Send each entry back exactly as given, pictures excluded.

◆ Data for the task:
————————

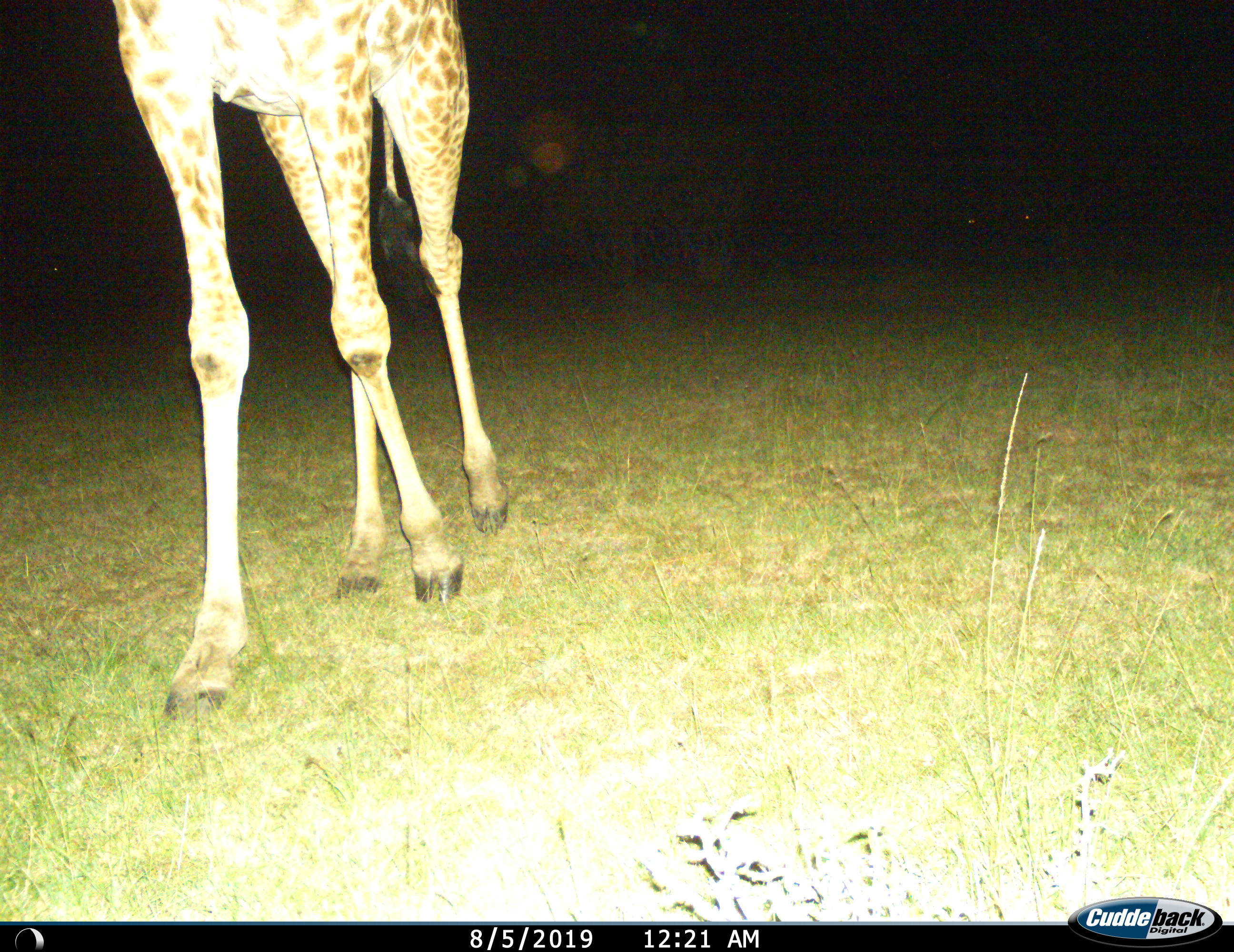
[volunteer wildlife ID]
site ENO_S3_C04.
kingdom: Animalia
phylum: Chordata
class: Mammalia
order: Artiodactyla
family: Giraffidae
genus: Giraffa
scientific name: Giraffa camelopardalis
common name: giraffe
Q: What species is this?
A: Giraffe (Giraffa camelopardalis).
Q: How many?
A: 1.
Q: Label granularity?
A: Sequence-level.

————————

◆ Written response:
[volunteer wildlife ID]
site ENO_S3_C04.
kingdom: Animalia
phylum: Chordata
class: Mammalia
order: Artiodactyla
family: Giraffidae
genus: Giraffa
scientific name: Giraffa camelopardalis
common name: giraffe
Q: What species is this?
A: Giraffe (Giraffa camelopardalis).
Q: How many?
A: 1.
Q: Label granularity?
A: Sequence-level.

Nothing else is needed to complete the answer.